A mixed media work on paper by Paritosh Sen
Under normal circumstances, real estate should take over. But real estate too is badly hit by recession. In these circumstances, works of art are a far better investment.

And this factor seems to be important with exhibitors too. I notice no exhibition or sale does without at least one of two most saleable names in Indian art: Ganesh Pyne and MF Husain. If the price of Pyne seems a little too steep for the buyer, his jottings have gone over the Rs 1,20,000-mark. A cheaper per square cm Husain has got Rs 2 crore for a large mural on canvas. So we can be sure that the art market is not likely to flag.

It is interesting that a large number of younger artists have emerged in these exhibitions and sales. Artists like Paresh Maity, Amitava Das, Chittrovanu Mazumdar, and Subroto Kundu are well-known to buyers. Recently, Apoorva Desai had a very successful show in Delhi, which could be described as one of the most successful a young artist has had in the recent times.

Among other young artists who have entered the category of those whose works sell are Debabrata De, Dharmendra Rathore, Neeraj Goswami, Jayashree Burman, Sidharth, Narendra Pal Singh, Neeraj Bakshi, Atul Sinha, TM Aziz and Seeraj Saxena, to name only a few. There are a number of others whose names are bandied about; but they are more into style than art.
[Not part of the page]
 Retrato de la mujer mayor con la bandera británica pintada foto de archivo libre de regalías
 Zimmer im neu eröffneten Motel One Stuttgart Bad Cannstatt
This the investor must look into carefully before investing in an artist. Nor should they rely on personal taste to invest in art. I may like a work. It may look fine on my drawing room wall; but that does not make it a good investment.

Art as an investment is a very different thing indeed. First, as regards identifying contemporary artists worth investing in, one must acquaint oneself with the history of contemporary art, broadly of the world and of India in detail. In this history, two schools stand out: Santiniketan and Vadodara. Artists, who have a connection with these schools and whose work branches out beyond their academic training are sound stuff to invest in. Similarly, certain groups of artists emerged, the most important being the Mumbai Group, followed by the Cholamandalam founders and the Kolkata Group.
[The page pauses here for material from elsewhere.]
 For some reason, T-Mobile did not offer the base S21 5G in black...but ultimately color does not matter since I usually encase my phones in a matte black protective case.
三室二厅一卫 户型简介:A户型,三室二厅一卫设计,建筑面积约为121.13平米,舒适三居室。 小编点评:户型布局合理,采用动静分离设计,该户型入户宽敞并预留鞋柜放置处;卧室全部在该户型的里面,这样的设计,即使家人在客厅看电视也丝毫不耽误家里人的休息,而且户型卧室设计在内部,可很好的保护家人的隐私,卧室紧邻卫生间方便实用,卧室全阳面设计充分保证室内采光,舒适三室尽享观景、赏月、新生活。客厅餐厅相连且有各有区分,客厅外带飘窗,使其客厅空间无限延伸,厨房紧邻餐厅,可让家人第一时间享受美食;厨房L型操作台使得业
From among these, artists who have established their names among their peers are Rabindranath Tagore, Gaganendranath Tagore, Nandalal Bose, Ram Kinkar Baij, Benode Behari Mukherjee and Somenath Hore from Santiniketan; KG Subramanyan, Ghulam Sheikh, Jyoti Bhat, Haku Shah, Nagji Patel, Nasreen Mohammedi, Vivan Sundaram, Atul Sinha, Rekha Rodwittiya and Apoorva Desai from Vadodara; MF Husain, FN Souza, SH Raza and VS Gaitonde of the Mumbai Group; KCS Panicker of Cholamandalam; Nirode Mazumdar, Rathin Moitra and Paritosh Sen from the Kolkata Group; Bhabhesh Sanyal, Dhanraj Bahagat and Satish Gujrals early work from Delhi; as well as outstanding artists of their own sort like Chittaprasad, Ganesh Haloi, T Vaikuntam, Laxma Goud, Himmat Shah, Bhupen Khakhar, Arpana Caur, Gogi Saroj Pall, Ved Nayar and Sailoz Mookerjea, would make a neat basis to work from.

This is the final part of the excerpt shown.